It was the Iomega drive after all - it's always the Iomega drive!

Posted by OinkyConfidence@reddit | talesfromtechsupport | View on Reddit | 22 comments

Back in 2004 we took on a customer that had a couple of smaller servers at their healthcare facility. The former IT provider had installed a new, internal IDE Iomega REV drive in their medical database server. If you've never heard of REV drives, imagine a sort of a "super ZIP drive," only much, much worse. They were found to be prone to all kinds of failures (see REV) and eventually discontinued. For the most part, this customer's REV drive appeared to work fine. But once in a while they'd complain their database would lock up or freeze, so they'd have to go reboot the server during the day.

Enter our technician, David. David was a bright guy but took things crazy personally when it came to IT. He didn't have enough experience as a consultant to understand he shouldn't take everything personally when a customer makes an IT-related decision. So, he was personally offended when the customer decided to sign a contract with an up-and-coming managed copier company for all their printing needs instead of going with the Lexmark MFP solution he had designed for them. The copier company shows up, installs copiers, sets up print queues and drivers (on the server, that's important), scanning; everything. Being in healthcare the customer printed a lot as you could imagine.

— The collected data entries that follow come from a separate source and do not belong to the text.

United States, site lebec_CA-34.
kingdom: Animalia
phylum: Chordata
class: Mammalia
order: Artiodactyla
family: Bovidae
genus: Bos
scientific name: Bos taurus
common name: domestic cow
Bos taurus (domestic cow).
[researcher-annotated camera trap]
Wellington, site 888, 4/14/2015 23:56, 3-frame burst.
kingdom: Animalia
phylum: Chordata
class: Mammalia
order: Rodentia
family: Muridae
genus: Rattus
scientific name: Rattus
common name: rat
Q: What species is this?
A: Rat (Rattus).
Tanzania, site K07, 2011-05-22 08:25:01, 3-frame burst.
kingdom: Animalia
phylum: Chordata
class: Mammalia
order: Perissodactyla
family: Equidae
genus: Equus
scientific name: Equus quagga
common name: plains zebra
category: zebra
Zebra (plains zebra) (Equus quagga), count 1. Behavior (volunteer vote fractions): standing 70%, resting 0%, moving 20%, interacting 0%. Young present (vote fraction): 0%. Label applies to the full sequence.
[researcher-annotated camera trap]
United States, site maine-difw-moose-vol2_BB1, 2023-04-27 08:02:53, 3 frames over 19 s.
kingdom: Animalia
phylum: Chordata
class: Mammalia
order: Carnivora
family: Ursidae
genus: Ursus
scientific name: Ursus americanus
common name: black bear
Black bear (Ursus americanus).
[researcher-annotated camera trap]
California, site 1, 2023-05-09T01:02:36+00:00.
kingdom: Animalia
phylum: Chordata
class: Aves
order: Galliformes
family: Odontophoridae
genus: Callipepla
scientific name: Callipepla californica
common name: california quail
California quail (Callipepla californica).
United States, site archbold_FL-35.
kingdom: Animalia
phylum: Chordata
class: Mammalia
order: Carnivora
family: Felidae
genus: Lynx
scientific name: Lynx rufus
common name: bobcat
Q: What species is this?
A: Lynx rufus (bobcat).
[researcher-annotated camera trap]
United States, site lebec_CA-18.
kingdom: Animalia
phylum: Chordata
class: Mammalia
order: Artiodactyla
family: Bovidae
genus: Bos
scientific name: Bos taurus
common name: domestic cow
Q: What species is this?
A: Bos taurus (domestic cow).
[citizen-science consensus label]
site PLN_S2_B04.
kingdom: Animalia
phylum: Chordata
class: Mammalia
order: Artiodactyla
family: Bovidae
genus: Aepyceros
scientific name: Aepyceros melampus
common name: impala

Time goes on, and we're fielding their usual IT requests like new users, setting up laptops, assisting with medical transcription software, and so on. While I helped with onboarding, it was David doing most of the day-to-day needs. One day he was on-site and the medical database froze again. The staff tell David this is when they go reboot the server. David becomes livid because in his mind nobody should touch any server except him, and even then, it shouldn't need rebooting during the day. He's now determined to find the cause of the freezes.

With the new copiers still fresh on his mind, he begins to think the cause of the freezing is the new copier queues and print drivers installed on the server. Before you know it, he's reached out to the copier company with all kinds of claims how their PCL5e drivers are crashing the company's server. The copier folks requested a meeting to see what was really going on.

Here's where I come back in. The meeting is held in one of the customer's conference rooms. In it were a few of the customer's practice managers, me, David, a copier tech, and the copier account team lead. One of the managers describes to the copier people what had been going on with the server freezing. With the words barely out of her mouth, David bolts straight up, points a finger at the copier guys, and blurts out, "it's your (expletive) printer drivers crashing the server!!" Never mind that it could be anything else, like a bad drive, bad stick of RAM, or any other hardware issue, but poor David was certain it had to be the copier drivers.

I tell David to sit down and try to save face and describe what I recommend we do. The server was slated for replacement soon anyway, so I proposed bumping it up on the list of priorities. As we end the meeting the customer, being embarrassed by the outburst, asks if I can take over their account again - or at least not let David come back. Very well.

The new server gets approved, installed, and the customer's app migrated without issue. No more freezes, even with the same copier drivers and queues reinstalled on the new server. With their permission, I ask if I could set up the old server in one of their empty rooms at their facility, as I am curious if I could in fact make it freeze. I fire it up offline and log into it locally. I open the medical app using the testing & training database, which contains dummy medical data.

After a few minutes, I see the REV drive light up and start clicking. A reminder this drive is connected internally via IDE (ATAPI). Sure enough, my mouse and keyboard freeze while the drive is trying to read a disk, but it's not having any luck, and it's freezing the entire server's bus. Turns out if you waited a few minutes the server would snap out of it, but it was the Iomega REV drive that caused this customer's woes and not printer drivers after all!